Using environment variables in PHP and on fortrabbit

ENV vars help to create and shape the environment of where the code runs. It's a good modern practice.

Problem

You most likely run at least two environments of your App: A local one for development and one here on fortrabbit for production. Both instances probably have access to a database. Your local MySQL has of course different credentials than the remote one. Your config file, storing this information, is under Git version control. So how to deal with different environment-specific configurations? Also, how to work in a team when everyone has it's own local settings? How to separate code from configuration, so that the code is portable?

Solution

Everything specific to the environment should be stored in Environment variables or short "ENV vars".

About ENV vars

An ENV var is a key value pair, like so: MY_SQL_PASS:sCRAmblEDegGGs. These variables are, as you hopefully can guess by now, specifically stored per environment. ENV vars are potentially stored in multiple places. This is how you can define an ENV var with an Apache configuration:

<VirtualHost hostname:80>
   SetEnv MY_SQL_PASS sCRAmblEDegGGs
</VirtualHost>

This is a basic example on how you can do that locally. In most cases you will not need to touch that level here. Please read on for further usage and how to do it on fortrabbit.

ENV vars in modern PHP

You can access ENV vars from PHP. And it is a commonly wide spread best practice to do that.

The .env file

Dealing with server settings is not convenient for many developers. So the Ruby community figured out the .env file format. This a plain configuration file with KEY=VALUE pairs, easy to write by humans and runtime agnostic. All you need is a parser library, that reads the file and makes the vars accessible from your code base.

PHP dotenv

The .env file concept has become quite common and there are ports to all languages. Here are the most popular ones for the PHP:

Modern PHP frameworks — Laravel, Symfony …) and CMS (Craft) use one or the other under the hood.

ENV vars on fortrabbit

Recap: ENV vars are environment specific. So, in consequence, the .env file will NOT be deployed to your fortrabbit App. It's usually excluded from tracking in Git.

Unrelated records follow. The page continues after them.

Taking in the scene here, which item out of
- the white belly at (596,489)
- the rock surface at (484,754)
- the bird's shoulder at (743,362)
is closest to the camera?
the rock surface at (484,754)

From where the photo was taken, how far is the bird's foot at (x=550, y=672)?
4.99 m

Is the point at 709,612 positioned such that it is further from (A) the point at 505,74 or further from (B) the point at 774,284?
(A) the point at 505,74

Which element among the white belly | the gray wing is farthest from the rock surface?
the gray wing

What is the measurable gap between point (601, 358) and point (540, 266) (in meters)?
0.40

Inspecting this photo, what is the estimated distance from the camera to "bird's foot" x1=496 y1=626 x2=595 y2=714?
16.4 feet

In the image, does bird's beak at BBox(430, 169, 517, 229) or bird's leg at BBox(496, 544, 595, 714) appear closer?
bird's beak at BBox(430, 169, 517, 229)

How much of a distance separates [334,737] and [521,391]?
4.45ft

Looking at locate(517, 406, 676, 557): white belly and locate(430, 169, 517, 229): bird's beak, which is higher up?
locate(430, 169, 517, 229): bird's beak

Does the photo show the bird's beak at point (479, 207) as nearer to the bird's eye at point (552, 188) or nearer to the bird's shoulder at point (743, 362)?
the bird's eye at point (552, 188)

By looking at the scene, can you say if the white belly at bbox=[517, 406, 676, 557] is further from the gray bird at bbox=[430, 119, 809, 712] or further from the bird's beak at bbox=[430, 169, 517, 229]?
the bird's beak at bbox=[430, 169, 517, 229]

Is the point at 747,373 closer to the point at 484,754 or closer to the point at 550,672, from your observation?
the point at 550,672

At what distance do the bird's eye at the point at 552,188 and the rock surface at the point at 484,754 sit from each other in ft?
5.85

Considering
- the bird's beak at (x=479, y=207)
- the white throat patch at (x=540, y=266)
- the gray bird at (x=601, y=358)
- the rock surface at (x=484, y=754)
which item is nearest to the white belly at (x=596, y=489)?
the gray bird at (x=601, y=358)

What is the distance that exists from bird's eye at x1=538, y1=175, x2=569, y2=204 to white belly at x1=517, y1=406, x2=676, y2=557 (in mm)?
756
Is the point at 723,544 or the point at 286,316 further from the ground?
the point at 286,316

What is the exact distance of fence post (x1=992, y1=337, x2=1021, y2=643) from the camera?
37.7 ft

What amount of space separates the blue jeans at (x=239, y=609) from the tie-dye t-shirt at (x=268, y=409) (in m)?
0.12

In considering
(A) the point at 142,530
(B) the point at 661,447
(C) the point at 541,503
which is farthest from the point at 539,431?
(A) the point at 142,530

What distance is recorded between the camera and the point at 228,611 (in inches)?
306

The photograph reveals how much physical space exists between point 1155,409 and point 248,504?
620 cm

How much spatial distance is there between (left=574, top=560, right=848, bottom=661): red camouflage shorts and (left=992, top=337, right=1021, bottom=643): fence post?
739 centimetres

Now, how should your fortrabbit App know about it's ENV vars? Some users think they need to set up an additional .env file on the fortrabbit App. That's not the way it works. fortrabbit Apps have their ENV vars set directly with the server. Those can be set in the Dashboard with the App.

Recap: The PHP application itself will just query the ENV vars. A library just helps to populate the ENV vars into the code base, but only when they are not set already.

The fortrabbit Software Preset is where the magic happens. While creating an App on fortrabbit, you'll choose your desired CMS or framework. This selection will configure the server ENV vars in ways, the software can work with it. For example, for Laravel and Craft, the ENV var DB_PASSWORD will be populated with the password of the Apps database. For Symfony we provide a ready to use DSN in the DATABASE_URL variable. Here is the link to the settings of your App:

So, most likely, your fortrabbit App will work out of the box. As a bonus you even reset the database password without touching any configurations.

Adding and editing ENV vars on fortrabbit

You can add ENV vars of your App in the Dashboard > Your App > Settings > ENV Vars. The input supports the dotenv file format and allows you to create or update multiple variables at once.

Add ENV vars to your App: {{app-name}}

The changes will be distributed after you save the page. It may take around 60 seconds, a re-deploy is not necessary. Some frameworks and CMS might cache the ENV vars, like Laravel, see here.

Accessing ENV vars from raw PHP

You can access your ENV vars from PHP either using the global variable $_SERVER or the function getenv():

echo $_SERVER["MY_ENV_VAR"];
# or
echo getenv("MY_ENV_VAR");

Advanced topics

So far we have covered the basics read on to learn to dive deeper into ENV vars and how they can help you.

ENV var types on fortrabbit

There are four different kinds of ENV vars here on fortrabbit which are available to your App at runtime.

Custom ENV vars

Those are the ones you add yourself in the Dashboard.

App ENV vars

Generic ENV vars cannot be overwritten by you. They are always available.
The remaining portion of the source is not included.